One (other) Republican lawmaker wrote to his constituents, “A great part of it will be virtual – meaning the Capitol building will remain closed to the public, while the legislature meets remotely and then in person from time to time to debate legislation. This is antithetical to the legislative process set up in the Oregon Constitution.” No one is happy about it, but the protesters have little to say about keeping people from getting sick and spreading illness.
And then there’s Idaho, where legislative leaders have taken a different approach, trying to hold the session under relatively normal processes. It won’t be that simple. Some lawmakers already have filed suit to allow them to work remotely because their health would be endangered – as clearly, it would be – if they tried to work in the crowded statehouse.

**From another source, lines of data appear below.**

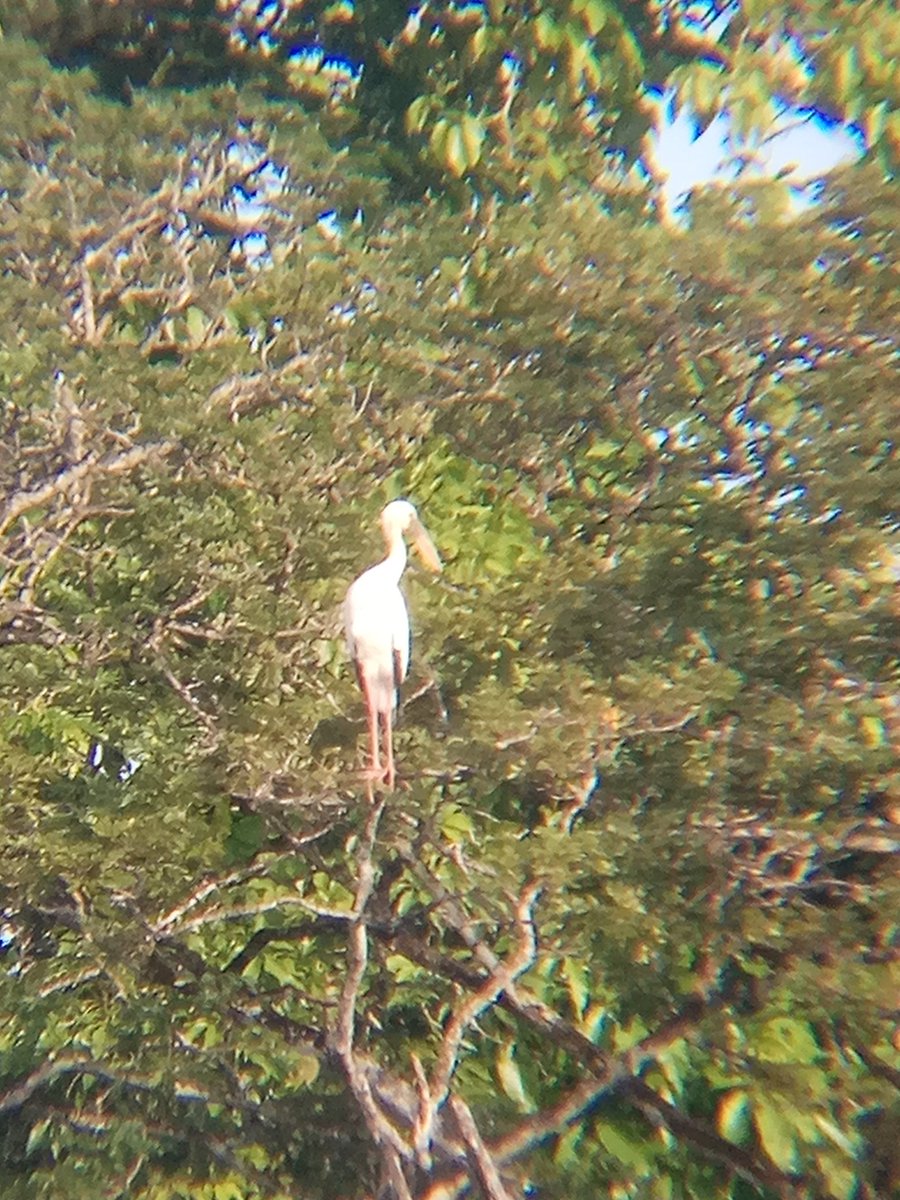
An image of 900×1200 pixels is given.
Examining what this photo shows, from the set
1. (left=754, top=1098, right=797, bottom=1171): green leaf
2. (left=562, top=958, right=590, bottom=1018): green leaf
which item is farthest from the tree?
(left=754, top=1098, right=797, bottom=1171): green leaf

So have some groups who argue their members would be put in danger because of the relatively open policy in place at the Statehouse.
Even so, there’s some expectation that we’ll see more protest at the Statehouse, as the Idaho State Police statement on Statehouse etiquette seems to suggest: “During these extraordinary times, the letter is a reminder for those wishing to participate in the legislative process that rules of decorum at the State Capitol are intended to maintain public order and ensure a balance between public participation and public health and safety.” The ISP probably wouldn’t have issued such a statement if it wasn’t thought to be necessary; which it likely is.
There’s good reason for frustration. Legislative sessions, like other government meetings, can be made to work at a functional level through online technology and at a distance, but few people would call it ideal. In-person activities are something we should be aiming to get back to.
But for right now, that would be dangerous.
This shouldn’t be so hard a circle to square. You could start by putting an emphasis on the timeline.
We’ve all been living in a Covid-19 world for so long it’s easy to fall into a pattern of thinking that the way things are now, are the way they will be permanently. But that’s not the case. As I write this the pandemic continues to rage, but the probability is that its force will start to decline as vaccines become more widely available and as an already warm winter opens out into spring. Safety procedures that do make sense now can be scaled back.
We may see some changes in the way we do things that go on for a long time, but much of what we’ve had to put up with – the masking, the building closures and much more – probably will be much less widespread. We accept temporary limitations in access when buildings are under construction or repair; this could be regarded as something similar.
By the end of the Idaho and Washington legislative sessions, in fact, there may be some opportunity to open things up; that probably will be the case in Oregon, where the legislative session will run to mid-summer.
This isn’t forever. It’s for long enough to avoid making more people sick.